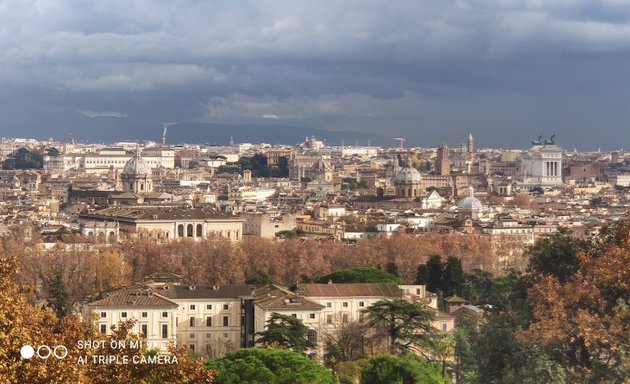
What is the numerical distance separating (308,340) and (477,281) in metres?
15.1

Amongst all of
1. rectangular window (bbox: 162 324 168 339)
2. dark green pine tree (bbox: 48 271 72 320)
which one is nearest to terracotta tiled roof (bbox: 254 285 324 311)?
rectangular window (bbox: 162 324 168 339)

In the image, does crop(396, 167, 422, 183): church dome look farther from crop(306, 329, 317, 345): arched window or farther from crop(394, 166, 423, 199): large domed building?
crop(306, 329, 317, 345): arched window

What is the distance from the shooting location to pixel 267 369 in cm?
2312

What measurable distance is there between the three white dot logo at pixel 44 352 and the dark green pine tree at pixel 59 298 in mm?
20087

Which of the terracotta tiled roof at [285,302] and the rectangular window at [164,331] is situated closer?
the terracotta tiled roof at [285,302]

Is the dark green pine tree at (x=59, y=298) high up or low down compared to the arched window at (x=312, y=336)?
up

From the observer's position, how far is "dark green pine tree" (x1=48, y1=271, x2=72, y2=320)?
3413 centimetres

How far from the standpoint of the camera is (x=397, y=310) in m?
30.8

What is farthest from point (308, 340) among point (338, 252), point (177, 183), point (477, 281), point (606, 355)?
point (177, 183)

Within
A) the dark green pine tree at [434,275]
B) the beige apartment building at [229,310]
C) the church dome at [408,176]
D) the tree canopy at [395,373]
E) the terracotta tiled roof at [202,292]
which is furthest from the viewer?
the church dome at [408,176]

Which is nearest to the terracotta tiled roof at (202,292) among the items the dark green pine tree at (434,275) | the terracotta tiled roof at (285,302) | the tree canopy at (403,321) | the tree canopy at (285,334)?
the terracotta tiled roof at (285,302)

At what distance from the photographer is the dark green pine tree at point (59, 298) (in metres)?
34.1

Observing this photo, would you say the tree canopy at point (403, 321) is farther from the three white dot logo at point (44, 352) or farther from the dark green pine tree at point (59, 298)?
the three white dot logo at point (44, 352)

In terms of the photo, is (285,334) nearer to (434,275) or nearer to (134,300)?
(134,300)
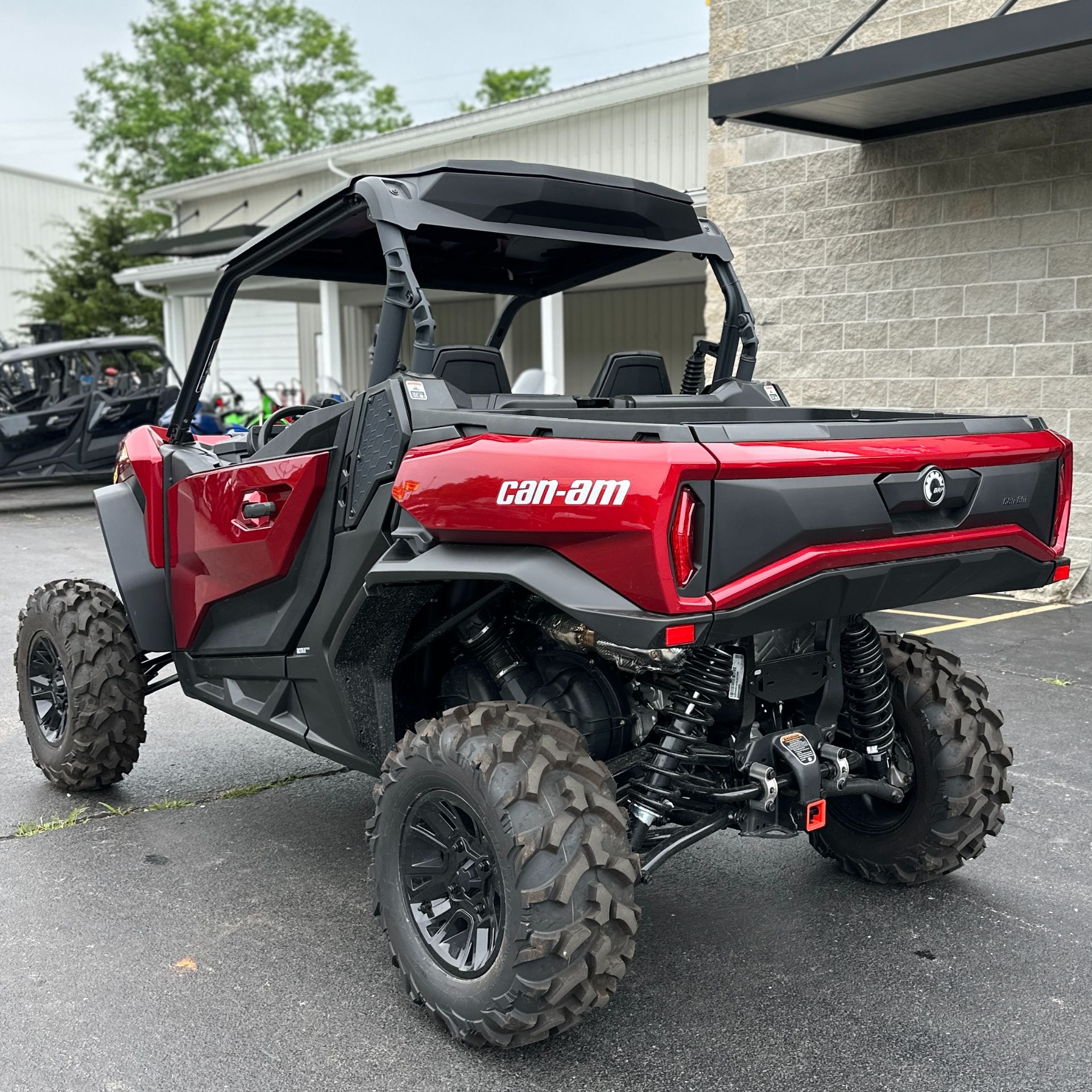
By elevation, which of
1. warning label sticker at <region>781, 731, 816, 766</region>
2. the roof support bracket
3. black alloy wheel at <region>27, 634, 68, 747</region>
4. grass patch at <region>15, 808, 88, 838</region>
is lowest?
grass patch at <region>15, 808, 88, 838</region>

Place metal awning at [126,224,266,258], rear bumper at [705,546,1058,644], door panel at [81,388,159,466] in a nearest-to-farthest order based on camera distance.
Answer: rear bumper at [705,546,1058,644], door panel at [81,388,159,466], metal awning at [126,224,266,258]

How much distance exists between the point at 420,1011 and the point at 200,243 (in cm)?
2513

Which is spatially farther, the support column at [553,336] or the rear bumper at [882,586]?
the support column at [553,336]

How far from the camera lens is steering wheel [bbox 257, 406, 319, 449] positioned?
431cm

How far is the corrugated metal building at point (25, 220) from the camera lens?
149ft

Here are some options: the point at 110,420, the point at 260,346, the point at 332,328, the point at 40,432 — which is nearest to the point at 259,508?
the point at 40,432

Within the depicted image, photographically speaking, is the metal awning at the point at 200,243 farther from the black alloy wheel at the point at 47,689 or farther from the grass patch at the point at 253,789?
the grass patch at the point at 253,789

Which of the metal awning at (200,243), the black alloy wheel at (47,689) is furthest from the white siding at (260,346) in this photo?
the black alloy wheel at (47,689)

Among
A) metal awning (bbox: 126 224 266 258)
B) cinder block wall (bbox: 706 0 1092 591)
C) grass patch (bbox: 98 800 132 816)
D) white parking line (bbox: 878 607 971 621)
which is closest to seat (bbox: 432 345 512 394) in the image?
grass patch (bbox: 98 800 132 816)

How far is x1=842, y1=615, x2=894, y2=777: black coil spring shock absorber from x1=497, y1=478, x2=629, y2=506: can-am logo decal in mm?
1107

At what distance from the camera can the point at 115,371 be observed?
16.5 meters

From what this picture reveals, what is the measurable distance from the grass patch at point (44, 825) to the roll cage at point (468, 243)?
4.80 feet

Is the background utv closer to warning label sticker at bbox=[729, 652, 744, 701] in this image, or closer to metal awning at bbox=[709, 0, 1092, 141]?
warning label sticker at bbox=[729, 652, 744, 701]

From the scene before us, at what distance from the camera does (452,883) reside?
305cm
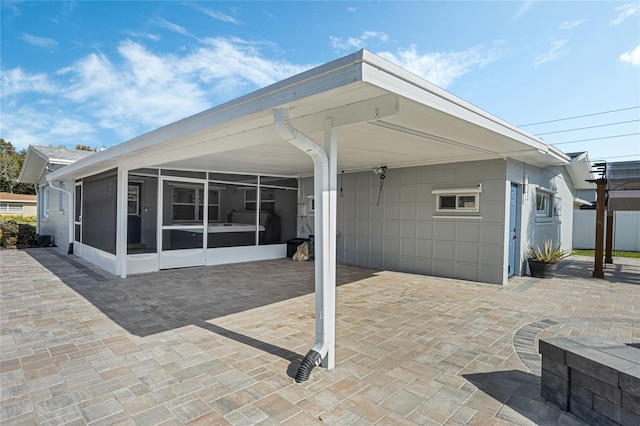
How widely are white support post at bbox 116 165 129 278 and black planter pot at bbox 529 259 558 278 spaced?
8773 mm

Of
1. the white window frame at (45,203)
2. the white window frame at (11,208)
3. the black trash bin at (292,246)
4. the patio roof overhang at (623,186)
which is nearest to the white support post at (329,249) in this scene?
the black trash bin at (292,246)

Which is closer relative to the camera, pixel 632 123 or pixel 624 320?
pixel 624 320

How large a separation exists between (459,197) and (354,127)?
4.04 meters

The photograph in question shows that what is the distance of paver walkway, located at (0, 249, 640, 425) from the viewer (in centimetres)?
248

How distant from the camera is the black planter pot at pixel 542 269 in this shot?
7.40 m

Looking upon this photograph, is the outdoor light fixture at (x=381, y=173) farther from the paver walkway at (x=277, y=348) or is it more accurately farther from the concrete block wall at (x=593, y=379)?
the concrete block wall at (x=593, y=379)

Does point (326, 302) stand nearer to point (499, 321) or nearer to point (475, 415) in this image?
point (475, 415)

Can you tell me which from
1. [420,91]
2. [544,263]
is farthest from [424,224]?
[420,91]

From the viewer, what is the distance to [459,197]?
732 cm

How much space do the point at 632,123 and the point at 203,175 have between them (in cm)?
2486

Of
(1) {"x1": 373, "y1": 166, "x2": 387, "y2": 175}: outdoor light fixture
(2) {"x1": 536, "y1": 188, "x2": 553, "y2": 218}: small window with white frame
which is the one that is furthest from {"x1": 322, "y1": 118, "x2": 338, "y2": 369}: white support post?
(2) {"x1": 536, "y1": 188, "x2": 553, "y2": 218}: small window with white frame

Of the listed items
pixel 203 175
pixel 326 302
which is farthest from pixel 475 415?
pixel 203 175

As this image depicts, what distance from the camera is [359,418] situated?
7.79ft

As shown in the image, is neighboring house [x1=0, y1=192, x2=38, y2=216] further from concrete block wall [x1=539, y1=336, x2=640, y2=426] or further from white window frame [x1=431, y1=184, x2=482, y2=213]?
concrete block wall [x1=539, y1=336, x2=640, y2=426]
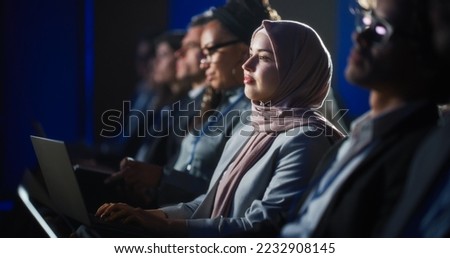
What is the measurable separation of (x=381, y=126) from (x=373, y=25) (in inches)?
12.9

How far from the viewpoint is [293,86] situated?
236 cm

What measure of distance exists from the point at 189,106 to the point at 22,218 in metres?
0.75

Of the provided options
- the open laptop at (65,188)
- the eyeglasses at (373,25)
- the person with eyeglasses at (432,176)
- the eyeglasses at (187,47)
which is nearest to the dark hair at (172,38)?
the eyeglasses at (187,47)

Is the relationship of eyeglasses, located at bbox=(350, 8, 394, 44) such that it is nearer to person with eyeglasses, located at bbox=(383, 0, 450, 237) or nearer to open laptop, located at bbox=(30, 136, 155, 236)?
person with eyeglasses, located at bbox=(383, 0, 450, 237)

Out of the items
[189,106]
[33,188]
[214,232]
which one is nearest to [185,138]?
[189,106]

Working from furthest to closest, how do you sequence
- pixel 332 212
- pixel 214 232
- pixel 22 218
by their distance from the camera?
1. pixel 22 218
2. pixel 214 232
3. pixel 332 212

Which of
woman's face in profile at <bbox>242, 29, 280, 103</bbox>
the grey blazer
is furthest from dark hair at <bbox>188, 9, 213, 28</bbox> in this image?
the grey blazer

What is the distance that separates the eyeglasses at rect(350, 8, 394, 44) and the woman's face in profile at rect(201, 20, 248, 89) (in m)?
0.41

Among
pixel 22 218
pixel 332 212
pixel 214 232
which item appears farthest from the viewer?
pixel 22 218

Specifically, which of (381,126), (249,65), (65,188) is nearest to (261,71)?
(249,65)

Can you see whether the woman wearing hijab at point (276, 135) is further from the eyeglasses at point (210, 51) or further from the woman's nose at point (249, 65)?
the eyeglasses at point (210, 51)

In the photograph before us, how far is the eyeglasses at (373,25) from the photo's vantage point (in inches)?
86.7
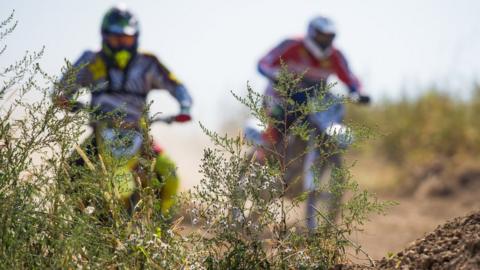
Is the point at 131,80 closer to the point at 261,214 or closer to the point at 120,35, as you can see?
the point at 120,35

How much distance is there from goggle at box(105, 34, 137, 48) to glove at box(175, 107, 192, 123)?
2.23 ft

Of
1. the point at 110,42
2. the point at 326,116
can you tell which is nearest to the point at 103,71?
the point at 110,42

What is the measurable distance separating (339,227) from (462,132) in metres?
11.4

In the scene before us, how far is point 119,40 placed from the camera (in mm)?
7484

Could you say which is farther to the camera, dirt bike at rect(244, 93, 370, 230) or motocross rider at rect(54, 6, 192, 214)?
motocross rider at rect(54, 6, 192, 214)

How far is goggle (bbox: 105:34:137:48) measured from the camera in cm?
748

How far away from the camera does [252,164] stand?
3.62m

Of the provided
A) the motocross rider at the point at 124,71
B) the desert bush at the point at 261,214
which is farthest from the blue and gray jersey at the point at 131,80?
the desert bush at the point at 261,214

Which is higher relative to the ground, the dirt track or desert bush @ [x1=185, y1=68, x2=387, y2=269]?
the dirt track

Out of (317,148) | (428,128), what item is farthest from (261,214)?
(428,128)

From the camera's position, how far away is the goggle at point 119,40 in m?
7.48

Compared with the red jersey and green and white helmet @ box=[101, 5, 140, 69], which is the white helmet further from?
green and white helmet @ box=[101, 5, 140, 69]

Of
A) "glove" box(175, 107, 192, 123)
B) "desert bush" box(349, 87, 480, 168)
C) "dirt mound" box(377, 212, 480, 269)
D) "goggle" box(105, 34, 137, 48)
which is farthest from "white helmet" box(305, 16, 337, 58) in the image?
"dirt mound" box(377, 212, 480, 269)

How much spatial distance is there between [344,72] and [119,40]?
263 centimetres
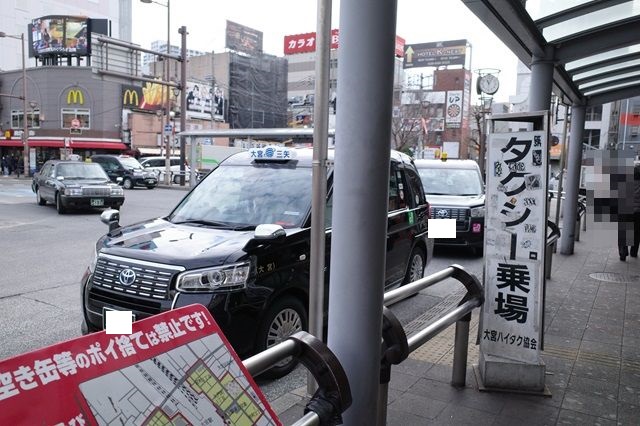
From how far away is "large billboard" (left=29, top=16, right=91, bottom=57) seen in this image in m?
47.5

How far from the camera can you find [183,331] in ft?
5.31

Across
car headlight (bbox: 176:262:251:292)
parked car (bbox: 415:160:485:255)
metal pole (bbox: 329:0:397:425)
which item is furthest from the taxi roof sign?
parked car (bbox: 415:160:485:255)

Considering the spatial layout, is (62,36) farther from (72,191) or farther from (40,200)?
(72,191)

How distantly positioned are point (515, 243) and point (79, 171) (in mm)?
16212

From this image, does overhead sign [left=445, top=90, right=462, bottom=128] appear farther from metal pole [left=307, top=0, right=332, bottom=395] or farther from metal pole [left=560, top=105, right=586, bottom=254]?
metal pole [left=307, top=0, right=332, bottom=395]

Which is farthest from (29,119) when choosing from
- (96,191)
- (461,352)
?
(461,352)

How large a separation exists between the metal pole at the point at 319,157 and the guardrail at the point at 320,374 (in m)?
1.25

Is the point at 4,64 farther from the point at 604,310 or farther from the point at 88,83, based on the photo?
the point at 604,310

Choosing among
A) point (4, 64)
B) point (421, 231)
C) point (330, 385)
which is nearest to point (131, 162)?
point (421, 231)

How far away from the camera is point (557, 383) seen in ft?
13.5

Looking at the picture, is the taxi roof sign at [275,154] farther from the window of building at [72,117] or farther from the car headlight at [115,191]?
the window of building at [72,117]

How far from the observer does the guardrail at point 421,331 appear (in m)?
2.63

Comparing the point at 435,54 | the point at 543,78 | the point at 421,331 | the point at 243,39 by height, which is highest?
the point at 243,39

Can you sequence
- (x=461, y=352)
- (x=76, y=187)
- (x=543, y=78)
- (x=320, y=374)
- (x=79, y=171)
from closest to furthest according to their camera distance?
1. (x=320, y=374)
2. (x=461, y=352)
3. (x=543, y=78)
4. (x=76, y=187)
5. (x=79, y=171)
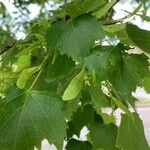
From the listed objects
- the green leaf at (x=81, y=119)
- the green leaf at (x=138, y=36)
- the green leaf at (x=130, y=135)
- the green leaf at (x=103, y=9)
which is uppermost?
the green leaf at (x=103, y=9)

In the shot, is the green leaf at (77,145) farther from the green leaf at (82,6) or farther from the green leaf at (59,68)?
the green leaf at (82,6)

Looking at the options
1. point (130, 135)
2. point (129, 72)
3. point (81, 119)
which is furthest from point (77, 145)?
point (129, 72)

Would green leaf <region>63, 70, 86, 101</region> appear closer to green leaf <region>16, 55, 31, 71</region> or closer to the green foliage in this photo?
the green foliage

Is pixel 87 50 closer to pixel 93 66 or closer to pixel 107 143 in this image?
pixel 93 66

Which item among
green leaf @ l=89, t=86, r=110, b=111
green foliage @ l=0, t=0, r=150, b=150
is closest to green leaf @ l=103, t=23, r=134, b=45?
green foliage @ l=0, t=0, r=150, b=150

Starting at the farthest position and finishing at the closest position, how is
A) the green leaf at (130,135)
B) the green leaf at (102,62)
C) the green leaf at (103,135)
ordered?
the green leaf at (103,135)
the green leaf at (130,135)
the green leaf at (102,62)

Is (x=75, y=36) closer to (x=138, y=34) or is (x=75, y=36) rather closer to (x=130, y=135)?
(x=138, y=34)

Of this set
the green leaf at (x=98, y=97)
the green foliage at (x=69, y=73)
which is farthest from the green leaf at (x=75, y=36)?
the green leaf at (x=98, y=97)
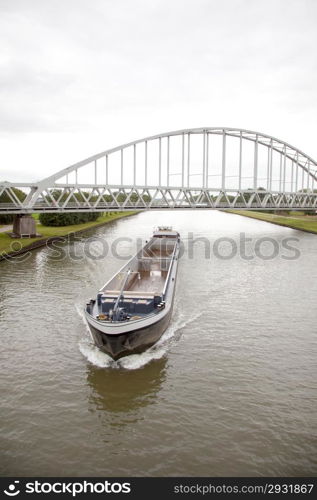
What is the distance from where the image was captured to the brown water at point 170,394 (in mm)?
9750

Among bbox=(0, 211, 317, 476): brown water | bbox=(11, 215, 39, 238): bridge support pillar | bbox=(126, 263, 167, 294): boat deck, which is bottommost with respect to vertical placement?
bbox=(0, 211, 317, 476): brown water

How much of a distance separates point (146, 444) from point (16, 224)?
1555 inches

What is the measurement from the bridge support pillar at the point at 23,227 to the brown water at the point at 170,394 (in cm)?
2358

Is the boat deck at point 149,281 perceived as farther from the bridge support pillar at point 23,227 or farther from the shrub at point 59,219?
the shrub at point 59,219

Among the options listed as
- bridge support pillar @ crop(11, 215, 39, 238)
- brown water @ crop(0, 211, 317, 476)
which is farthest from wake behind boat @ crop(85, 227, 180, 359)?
bridge support pillar @ crop(11, 215, 39, 238)

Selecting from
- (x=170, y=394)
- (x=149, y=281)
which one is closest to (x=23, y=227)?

■ WHAT YOU ARE ASKED TO DO
Copy out the records from the line containing "Which of the terracotta" up to and including the line containing "3413 centimetres", keeping every line unchanged.

■ SOLUTION TO THE PROBLEM
Which of the terracotta tiled roof at [285,302] and the rectangular window at [164,331] is situated closer?
the terracotta tiled roof at [285,302]

Is the dark green pine tree at (x=59, y=298) high up or low down compared to the arched window at (x=312, y=336)?
up

From the observer's position, how far is "dark green pine tree" (x1=48, y1=271, x2=72, y2=320)?
3413 centimetres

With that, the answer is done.